Ukrainian IT Sector in Wartime: How It Is Coping And Helping Hasten Victory
Ukraine has been at war with russia from the moment of Crimea’s peninsular annexation in 2014. For eight years, the military actions never stopped in Donetsk and Lugansk, Ukraine’s eastern regions. Despite this, the Ukrainian tech sector grew by 36%, from $5 billion to $6.8 billion in exports in 2021. Moreover, the number of IT specialists increased from 244.000 to 285.000.
Ukrainians work for international corporations and develop their successful digital projects. Just unlock your phone and look through the apps:
- creating funny videos by Reface,
- learning a new language on Preply,
- having your home secured by Ajax,
- watching your pet with Petcube…
We are daily users of software created by Ukrainian developers.
On February 24, war came into our lives. russia attacked Ukraine. Is it possible to be prepared for this? No, it’s impossible for a person or a business. Let’s get through statistics on how the IT industry is adapting to the war and forecasts for the upcoming months.

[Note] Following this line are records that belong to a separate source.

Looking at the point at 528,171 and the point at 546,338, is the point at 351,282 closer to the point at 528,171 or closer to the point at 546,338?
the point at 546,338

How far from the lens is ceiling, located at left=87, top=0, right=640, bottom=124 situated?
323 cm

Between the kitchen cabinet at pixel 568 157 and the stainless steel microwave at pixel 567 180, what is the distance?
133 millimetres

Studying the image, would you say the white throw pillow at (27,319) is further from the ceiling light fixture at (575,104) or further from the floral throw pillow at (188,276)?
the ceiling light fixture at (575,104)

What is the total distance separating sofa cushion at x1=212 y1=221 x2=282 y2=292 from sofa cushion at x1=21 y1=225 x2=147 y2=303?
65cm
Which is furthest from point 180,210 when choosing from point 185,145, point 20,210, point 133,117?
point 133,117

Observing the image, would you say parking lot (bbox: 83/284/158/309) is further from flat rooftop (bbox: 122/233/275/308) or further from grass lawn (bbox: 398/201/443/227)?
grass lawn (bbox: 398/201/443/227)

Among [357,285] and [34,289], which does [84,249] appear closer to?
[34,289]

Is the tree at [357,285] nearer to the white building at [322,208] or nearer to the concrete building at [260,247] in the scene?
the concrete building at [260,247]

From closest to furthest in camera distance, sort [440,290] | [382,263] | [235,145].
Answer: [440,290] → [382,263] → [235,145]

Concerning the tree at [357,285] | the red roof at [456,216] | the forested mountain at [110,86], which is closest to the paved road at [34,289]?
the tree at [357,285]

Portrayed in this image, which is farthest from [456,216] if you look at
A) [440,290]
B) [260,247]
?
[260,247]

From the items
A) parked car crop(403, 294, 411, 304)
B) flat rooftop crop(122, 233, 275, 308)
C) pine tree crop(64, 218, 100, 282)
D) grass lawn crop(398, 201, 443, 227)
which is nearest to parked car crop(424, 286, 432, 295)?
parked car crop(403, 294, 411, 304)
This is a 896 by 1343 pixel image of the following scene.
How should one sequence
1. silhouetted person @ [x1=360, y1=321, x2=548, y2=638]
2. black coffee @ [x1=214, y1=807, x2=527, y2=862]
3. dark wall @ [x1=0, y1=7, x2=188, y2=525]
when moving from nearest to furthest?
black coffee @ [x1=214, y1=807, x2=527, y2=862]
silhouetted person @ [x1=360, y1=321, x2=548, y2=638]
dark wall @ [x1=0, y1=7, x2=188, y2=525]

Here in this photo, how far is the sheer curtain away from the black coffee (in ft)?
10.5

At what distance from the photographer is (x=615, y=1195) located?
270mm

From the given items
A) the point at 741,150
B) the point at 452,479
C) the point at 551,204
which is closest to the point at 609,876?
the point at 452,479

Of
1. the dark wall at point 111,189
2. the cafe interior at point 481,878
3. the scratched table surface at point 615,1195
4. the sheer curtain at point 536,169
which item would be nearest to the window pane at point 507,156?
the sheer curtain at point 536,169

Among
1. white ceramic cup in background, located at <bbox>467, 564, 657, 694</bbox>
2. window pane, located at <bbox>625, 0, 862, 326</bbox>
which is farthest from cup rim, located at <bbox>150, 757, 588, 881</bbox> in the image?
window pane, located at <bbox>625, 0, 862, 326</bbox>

How the IT Industry Reacted to the Full-Scale War
Despite the war, the IT industry suffered relatively small losses among all other sectors of the economy. Moreover, despite the 40% decline in the economy, the IT sector continues to fill the budget with currency. Only 5–10% of clients aren’t ready to continue working with Ukrainian businesses due to significant risks (potential mobilization, death of employees, etc.). These are isolated cases, the majority of clients remain in Ukraine.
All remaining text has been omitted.